Deliverability may cause some troubles when you don’t know exactly how it works. Find out what options you have to increase your CTR, learn how to avoid ending up in a spam folder and know what a spam trap is.
Contents:
- Deliverability in a nutshell
- Mailbox providers give you different filtering options
- What is Spamhaus
- Spam traps
- What is feedback loop
1. Deliverability in a nutshell
Deliverability is about sending mail that users both want and expect to get. Obtaining consent from recipients, meeting their expectations, as well as creating and maintaining an excellent reputation for your IP address and domain are crucial for the process.
The mentioned process of delivering your email campaign should consist of:
- Authentication
- Sending the mail your subscribers expect
- Address capture and contact list hygiene
- Complaint management
- Frequency and engagement
There are four parties involved in the email deliverability process – the senders, the ESPs, the ISPs, and the recipient.
- Sender is the company or the individual that schedules the email message.
- ESP – Email Service Provider is a company that offers bulk email sending services. Besides the infrastructure which is used for physical campaign send-out, they offer also functionalities that help design, personalize and analyze the email campaign.
- ISP – Inbox Service Provider is a company that offers the email inbox services. The most popular free ISPs are Gmail, Outlook, iCloud Mail and Yahoo! Mail.
- Recipient – the person who has opted-in to receive the email. Usually, the individuals have to sign up to receive messages from various companies.
That means that before your email can be delivered, it must get pass the ISP filters and requirements.
2. Mailbox providers give you different filtering options
In terms of delivering the email, different mail programs have different filters and requirements for the messages they receive. Mailbox providers install filters in their mail transfer agents, that forward mail as a service to all their customers.
Emails in different programs are sorted by filters according to specific criteria. Originally filters were mainly used to identify spam and block or move it to a particular folder. Nowadays, some mailbox providers use email filters to categorize messages in order to organize the inbox (e.g. Gmail categories or Microsoft’s Focused Inbox).
Mailbox providers use spam filters, whether they build their own system, use third-party spam filter technology, or use a combination of both.

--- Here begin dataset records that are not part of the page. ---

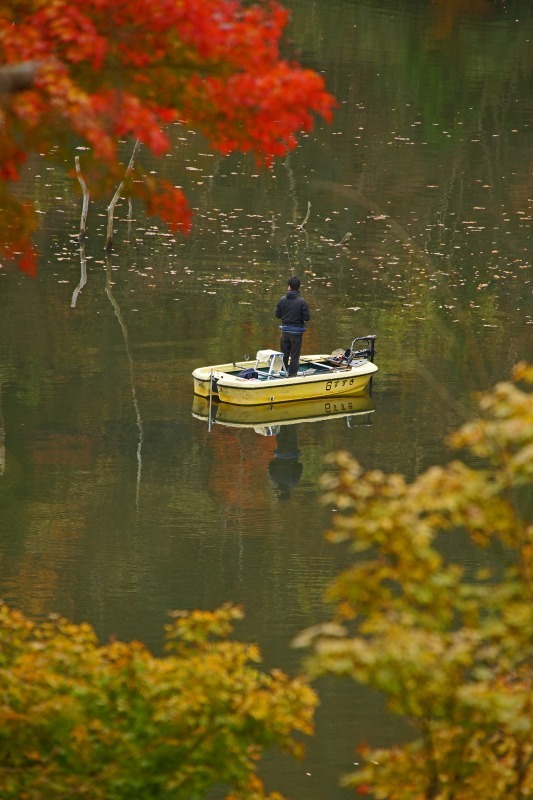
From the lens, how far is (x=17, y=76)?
714 centimetres

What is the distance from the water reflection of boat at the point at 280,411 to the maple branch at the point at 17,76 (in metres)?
15.0

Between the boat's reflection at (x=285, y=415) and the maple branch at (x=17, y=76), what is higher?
the maple branch at (x=17, y=76)

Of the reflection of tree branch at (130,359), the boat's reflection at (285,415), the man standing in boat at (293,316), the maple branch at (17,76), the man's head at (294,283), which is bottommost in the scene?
the boat's reflection at (285,415)

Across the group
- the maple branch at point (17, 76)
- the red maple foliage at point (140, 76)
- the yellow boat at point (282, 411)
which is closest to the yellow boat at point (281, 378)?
the yellow boat at point (282, 411)

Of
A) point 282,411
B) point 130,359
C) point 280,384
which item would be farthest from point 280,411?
point 130,359

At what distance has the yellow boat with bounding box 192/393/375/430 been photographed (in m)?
22.4

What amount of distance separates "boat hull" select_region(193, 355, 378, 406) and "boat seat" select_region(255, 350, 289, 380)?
0.21 m

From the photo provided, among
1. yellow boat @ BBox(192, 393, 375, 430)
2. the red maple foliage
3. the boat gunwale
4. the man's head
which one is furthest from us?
yellow boat @ BBox(192, 393, 375, 430)

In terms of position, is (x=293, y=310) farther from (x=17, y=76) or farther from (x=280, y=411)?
(x=17, y=76)

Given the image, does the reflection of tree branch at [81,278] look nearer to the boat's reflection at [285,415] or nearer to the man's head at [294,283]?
the boat's reflection at [285,415]

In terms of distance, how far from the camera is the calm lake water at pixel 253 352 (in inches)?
604

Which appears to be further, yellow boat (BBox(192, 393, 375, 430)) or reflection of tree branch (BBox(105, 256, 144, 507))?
yellow boat (BBox(192, 393, 375, 430))

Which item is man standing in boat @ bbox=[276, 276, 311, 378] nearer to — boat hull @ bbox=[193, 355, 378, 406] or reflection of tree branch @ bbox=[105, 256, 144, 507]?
boat hull @ bbox=[193, 355, 378, 406]

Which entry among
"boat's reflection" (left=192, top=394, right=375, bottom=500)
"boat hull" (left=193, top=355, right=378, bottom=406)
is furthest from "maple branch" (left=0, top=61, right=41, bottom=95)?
"boat hull" (left=193, top=355, right=378, bottom=406)
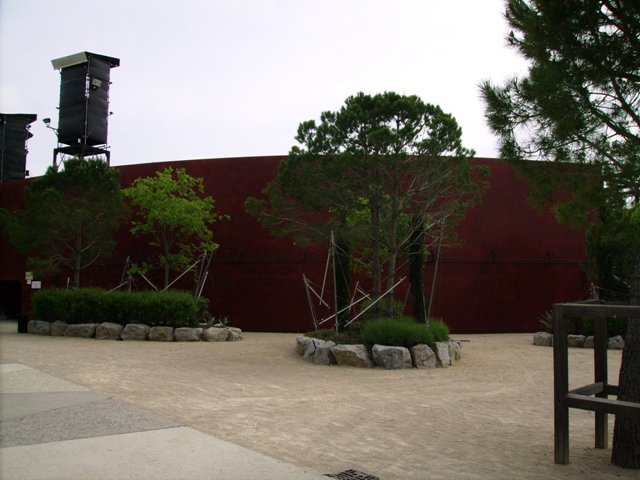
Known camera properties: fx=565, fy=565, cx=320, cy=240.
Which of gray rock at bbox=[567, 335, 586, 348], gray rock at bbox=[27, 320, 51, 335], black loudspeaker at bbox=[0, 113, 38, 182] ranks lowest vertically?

As messages travel from the sender to the subscriber’s inbox, different types of filters can affect deliverability and placement in the inbox:
- Gateway spam filters serve as the mailbox provider’s first line of defense in preventing spam. All mail attempting to enter the company must pass through this “gateway” before it enters the system.
- Third-party spam filters are companies that have developed an own method to distinguish spam from legitimate mail. This kind of spam filters may affect filtering decisions at the gateway or after its acceptance by the gateway (i.e., placed in the inbox or spam).
- Desktop spam filters are basically third-party spam filters but on your own computer.
Mailbox providers consider four main aspects of mail when filtering:
- Mail source
- Reputation of the sender
- The content of the mail being sent
- The engagement of the subscriber.
3. What is Spamhaus
To prevent spammers from sending as many emails as they would for sure want to, the need for blacklisting tools arose.
Spamhaus is one of the public blacklisting tools, which except for just blacklisting, runs the Register of Known Spam Operations – the list of users marked as spammers three or more times.
Its policy is based on the belief that the only way for email to remain a valid and useful channel is for users to receive only those messages that they themselves have requested. No email should be sent unless there is direct and verifiable consent to do so. Spamhaus decides what IPs or domains it lists or removes, which is helpful when it comes to spam traps.
4. Spam Traps
By sending your bulk email campaigns you can easily get caught in spam traps.
A spam trap is simply put an old, recycled email created by ISPs or public blacklist providers which isn’t actively used by a real person. It is used in order to detect email senders that try to send emails to not verified, inactive users. Each sender has to make sure that the spam traps are not present in their mailing list, in another case it can heavily decrease their reputation.
Types of spam traps:
- Pristine spam traps are email addresses that were never valid and may not have even opted-in to receive email.
- Recycled spam traps were once valid email addresses, but have since been reused by their provider.
You should make sure to avoid spam traps by regularly cleaning your contact list.
5. ISP Feedback loops
In case your mailbox provider won’t capture spam messages and it will land in your regular inbox, ISP (Internet Service Provider) Feedback Loops (FBLs) will allow you, as the ISP user, to report the message and its sender. By simply clicking the button “report spam” or “this is spam” you will inform your ISP that you find the given email unwanted.
Wrapping up:
If you want to maintain the best deliverability possible, not falling into the abyss marked as a spam provider you should just stay authentic, including your details in messages, send them keeping a healthy frequency, and only if your recipients are expecting your mailing. Keep your contact list clean and hygienic to take your email marketing to a whole new level and remember that your email content, engagement, and list-building methods can and will affect your deliverability.